Dans une déclaration à la presse en marge de la clôture de la session de printemps du Conseil de la nation, le Premier ministre a souligné que le gouvernement “avait accompli son devoir en donnant d’abord les instructions nécessaires à l’affrètement par Air Algérie du maximum d’avions et l’autorisation aux compagnies étrangères, dans la mesure de leurs moyens, d’assurer le transport des voyageurs algériens par des vols supplémentaires”.
Le gouvernement appelle également à “l’ouverture d’un dialogue avec les travailleurs dans le cadre du respect strict de la loi”, soulignant qu’“il n’y a pas lieu de prendre l’État et les citoyens en otage”. Mais cette crise a été notamment marquée par l’effacement du ministre des Transports qui aura attendu la journée de mercredi pour faire une déclaration à partir de M’sila, alors que son homologue français avait déjà fait deux déclarations et un déplacement à l’aéroport d’Orly sur un sujet qui concerne, de prime abord, les responsables algériens.
Comme quoi, le sous-développement n’est pas seulement une question de technologie et de moyens matériels, mais aussi une question de culture.
Des négociations qui n’ont pas satisfait tout le monde
Sidi-Saïd et Djenouhat, arrivés jeudi aux alentours de 17h à l’aéroport international Houari-Boumediene, ont eu toutes les peines du monde pour trouver des interlocuteurs valables. Les grévistes étaient à bout de nerfs, épuisés par quatre jours de grève durant lesquels ils étaient obligés de rester à l’intérieur de l’enceinte aéroportuaire au risque de se voir retirer leur badge. Le responsable du collectif du PNC, Yassine Hamamouche, a présenté Sidi-Saïd comme représentant de l’État. Deux personnes ont été désignées pour négocier avec le patron de la Centrale syndicale. Au bout d’une heure de conclave, il a été décidé de reprendre le travail et d’entamer les négociations à partir de dimanche. Cette décision a provoqué un tollé chez le PNC qui s’est laissé aller à des insultes et autres accusations, “on s’est fatigué pendant quatre jours, pour revenir bredouille”, entend-on sur toutes les lèvres.
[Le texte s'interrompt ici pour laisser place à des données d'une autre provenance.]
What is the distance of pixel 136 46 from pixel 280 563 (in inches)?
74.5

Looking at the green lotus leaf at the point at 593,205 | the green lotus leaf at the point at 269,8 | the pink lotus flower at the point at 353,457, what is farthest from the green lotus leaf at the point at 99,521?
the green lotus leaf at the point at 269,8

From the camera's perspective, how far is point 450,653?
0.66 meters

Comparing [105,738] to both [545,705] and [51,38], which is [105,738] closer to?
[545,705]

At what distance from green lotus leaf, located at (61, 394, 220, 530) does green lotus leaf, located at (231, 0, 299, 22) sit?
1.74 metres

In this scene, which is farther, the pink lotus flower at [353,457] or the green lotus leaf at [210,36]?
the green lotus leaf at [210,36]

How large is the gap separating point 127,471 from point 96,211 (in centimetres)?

Mais la colère n’était pas seulement du côté du PNC, les syndicalistes affiliés à l’UGTA ne cachent pas leur colère contre leur secrétaire général “pourquoi a-t-il attendu jusqu’à jeudi pour se déplacer ? Pourquoi a-t-il ignoré les sections syndicales affiliées à l’UGTA et pourquoi est-il venu au secours d’un syndicat autonome ?” se demande Achour Beldjilali, du syndicat du fret.
Pour lui, “on a voulu casser Air Algérie” et il citera le cas du responsable de la Fédération des transports, maintenu, malgré son âge avancé (64 ans) par Sidi-Saïd et promu par Wahid Bouabdallah au rang de directeur central alors qu’il ne travaillait plus depuis des années. Tout en estimant qu’il est du droit du PNC de réclamer des augmentations de salaires, le syndicaliste affirme que les syndicats affiliés à l’UGTA avaient lancé un appel à la sagesse, en vue de préserver la compagnie et ont demandé la levée immédiate des sanctions qui pèsent sur les grévistes.
Il est vrai que la grève a énormément profité aux compagnies concurrentes, dont certaines ont réalisé ce qu’elles ne peuvent pas faire en deux ans d’activité ordinaire.
Pour le syndicaliste, il existe une volonté de casser Air Algérie et des gens qui agissent en dehors de la compagnie au profit des concurrents,“qu’on arrête de gérer Air Algérie à partir du Club-des-Pins et des hauteurs d’Alger. Qu’on arrête de jouer avec l’avenir de la compagnie nationale au profit d’intérêts personnels”.